:: The problem ::
Please transcribe, word for word, the section of the Hawker Fury text below that opens with the words containing "As we have already" and closes with "extremely historic aeroplane.".

:: Text excerpt ::
As we have already discussed, the Hawker Fury did not see service with the RAF during the Second World War, however it did serve with a number of foreign air forces and actually saw combat against Axis forces. Although it did have some limited combat successes, the Fury was obsolete by the time of WWII and the majority of these engagements were to end in a predictable way, with the gallant Fury pilots falling to the guns of a more advanced enemy aircraft. For this reason and the fact that the few aircraft that were still retained by the RAF were more or less surplus to requirements, almost all of the remaining aircraft were either destroyed, or scrapped – indeed, there is only one Hawker Fury remaining to this day, but astonishingly, it is in airworthy condition and has just returned to the UK Airshow circuit. Let us take a closer look at this unique and extremely historic aeroplane.
Anyone who has been lucky enough to see Hawker Fury Mk.I K5674 (G-CBZP) in person, cannot fail but to be impressed by this spectacularly attractive aeroplane. The only surviving aircraft of its type in the world, it has been restored to an extremely high standard and despite the undoubted value of this unique piece of history, it’s owners actually fly the aeroplane, allowing us all to experience something of this golden era in British aviation.
Historically, with no surviving examples of the Hawker Fury known to exist, this handsome aeroplane seemed lost to the world forever, until a chance discovery in South Africa. Following a tip off from RAF museum staff, a team from the Historic Aircraft Collection, based at Duxford airfield, headed for a farm in South Africa, where they discovered the extremely rare remains of a Hawker Fury fighter – these were quickly secured and plans were made to have them returned to the UK, where they would form the basis of an ambitious restoration project.
Hawker Fury Mk.I was taken on charge with the RAF in 1935 and given the serial number K5674. It was transferred to No.2 Aircraft Storage Unit, at Cardington, Bedfordshire, before moving on to its first operational squadron – No.43 ‘Fighting Cocks’ squadron, at Tangmere, Sussex. Whilst at Tangmere, the Fury was the personal aircraft of Flying Officer Frederick Rosier, who had it noted in his log book as being his aircraft, whilst he was Officer Commanding ‘B Flight’, between December 1936 and January 1939. It was also noted that the aircraft carried the name ‘Queen of the North and South’, although it is not sure if this was just a name that Rosier gave to his aircraft and it was not actually carried on the fuselage. There is currently no photographic evidence to prove that the aircraft carried the name, but if such evidence ever came to light, it would be of huge interest to the Historic Aircraft Collection.

:: Dataset content ::
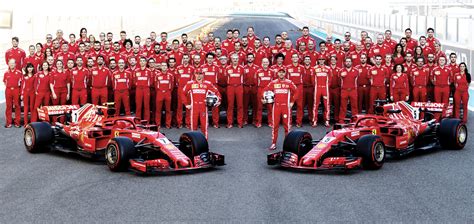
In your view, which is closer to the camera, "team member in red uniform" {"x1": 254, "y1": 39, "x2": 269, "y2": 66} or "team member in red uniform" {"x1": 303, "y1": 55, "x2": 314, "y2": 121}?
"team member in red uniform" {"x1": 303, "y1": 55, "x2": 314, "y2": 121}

---

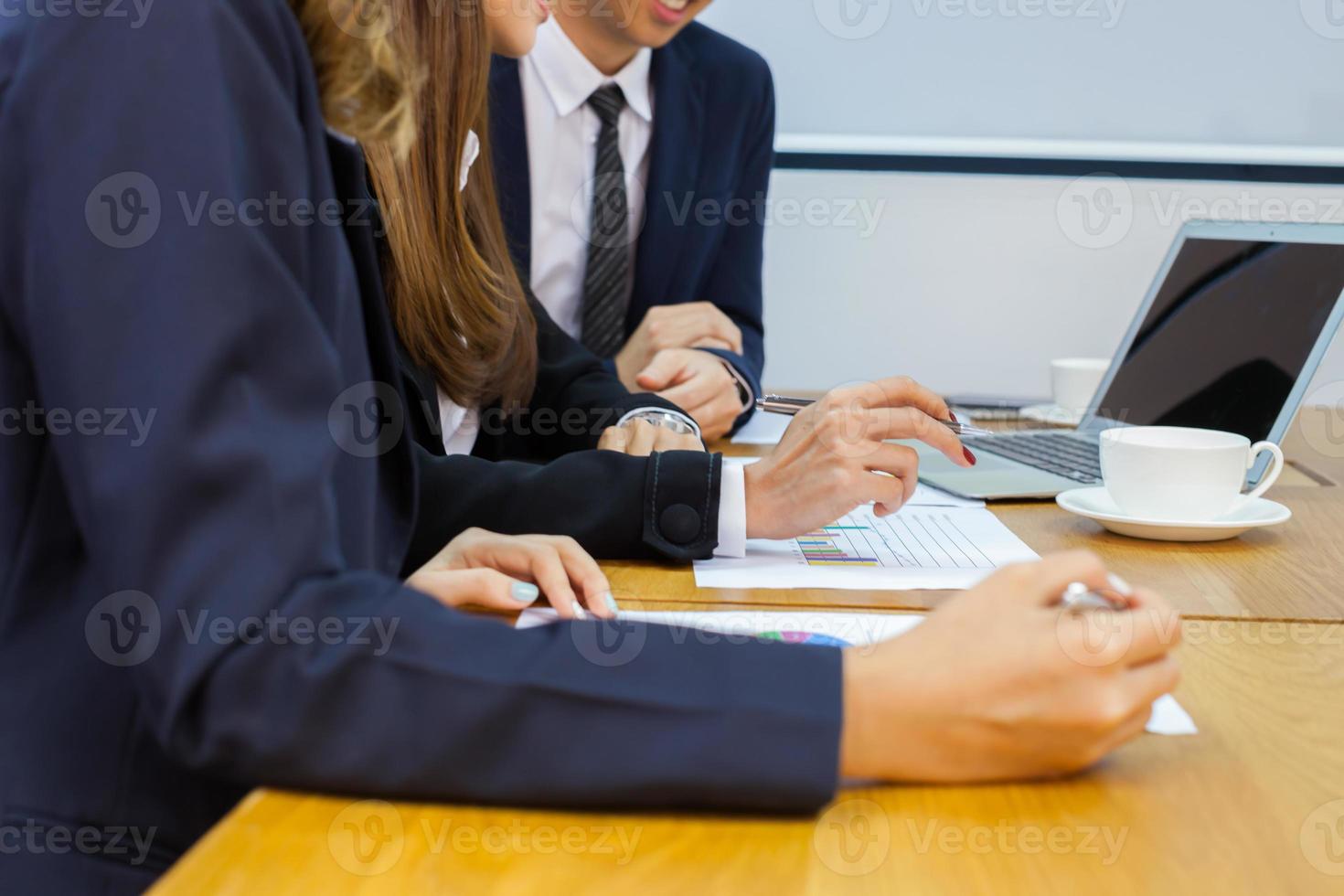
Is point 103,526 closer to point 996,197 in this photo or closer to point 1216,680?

:: Full solution ::
As we have already discussed, the Hawker Fury did not see service with the RAF during the Second World War, however it did serve with a number of foreign air forces and actually saw combat against Axis forces. Although it did have some limited combat successes, the Fury was obsolete by the time of WWII and the majority of these engagements were to end in a predictable way, with the gallant Fury pilots falling to the guns of a more advanced enemy aircraft. For this reason and the fact that the few aircraft that were still retained by the RAF were more or less surplus to requirements, almost all of the remaining aircraft were either destroyed, or scrapped – indeed, there is only one Hawker Fury remaining to this day, but astonishingly, it is in airworthy condition and has just returned to the UK Airshow circuit. Let us take a closer look at this unique and extremely historic aeroplane.